Trees planted to resemble a swastika in Germany

Aerial photograph of the swastika on 14 November 2000, from a German tabloid

The forest swastika was a patch of 100 larch trees in a pine forest located near Zernikow, Uckermark district, Brandenburg, northeastern Germany. The trees were arranged with their light colors to look like a swastika, and it covered a 0.36 ha area. It was removed by the German government in 2000.

==History==
Reports say the larches were planted in 1938. It is unclear how the trees came to be planted and arranged in such a fashion. They may have been planted in commemoration of Adolf Hitler's 50th birthday, either by local Hitler Youth members or by a warden.
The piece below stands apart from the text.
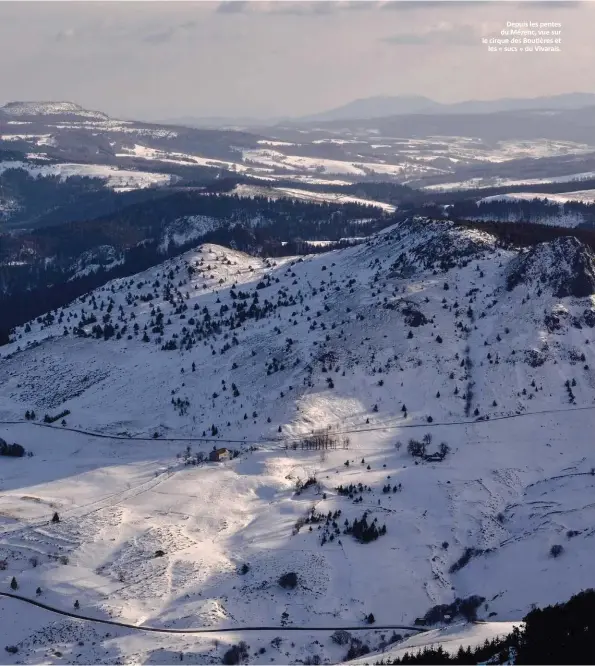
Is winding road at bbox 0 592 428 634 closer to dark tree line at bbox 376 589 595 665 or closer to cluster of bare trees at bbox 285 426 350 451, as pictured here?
dark tree line at bbox 376 589 595 665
For a few weeks every year in the autumn and in the spring, the colour of the larch leaves would change, contrasting with the deep green of the pine forest. The short duration of the effect, combined with the fact that the image could only be seen from the air, and the relative scarcity of privately owned airplanes in the area, meant that the swastika went largely unnoticed after the fall of Nazi Germany. During the subsequent communist period, Soviet authorities reportedly knew of its existence, but made no effort to remove it.
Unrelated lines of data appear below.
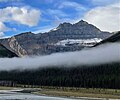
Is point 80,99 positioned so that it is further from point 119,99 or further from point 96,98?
point 119,99

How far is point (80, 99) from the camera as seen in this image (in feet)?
630

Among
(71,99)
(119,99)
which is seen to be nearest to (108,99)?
(119,99)

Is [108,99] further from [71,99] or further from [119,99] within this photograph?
[71,99]

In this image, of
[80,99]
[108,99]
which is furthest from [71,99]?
[108,99]

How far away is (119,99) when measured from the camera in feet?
603

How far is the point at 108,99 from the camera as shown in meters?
186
In 1992, an analyst examining aerial photographs of the area noticed the design; the decisive image had been taken in autumn, when the larches' yellow-brown needles contrasted with the surrounding pines.
==Removal==
The Brandenburg state authorities, concerned about damage to the region's image and the possibility that the area would become a pilgrimage site for Nazi supporters, attempted to destroy it by removing 43 of the 100 larch trees in 1995. The swastika remained visible, and some trees had regrown; in 2000, German tabloids published aerial photographs showing its prominence. By this time, ownership of around half the land on which the trees sat had been sold into private hands, but on 4 December 2000, a further 25 trees on the government-owned area were felled, and the image was largely obscured.

==Similar incidents==
In the late 1970s, American troops discovered a swastika along with the numbers "1933" planted in a similar style in Hesse. Who planted the trees is unknown.

In September 2006, The New York Times reported on a reversed forest swastika made of fir trees in Eki Naryn, Kyrgyzstan, on the edge of the Tian Shan Mountains. It is about 200 m across. Myths and legends abound about how and when the swastika came to be planted in Soviet territory.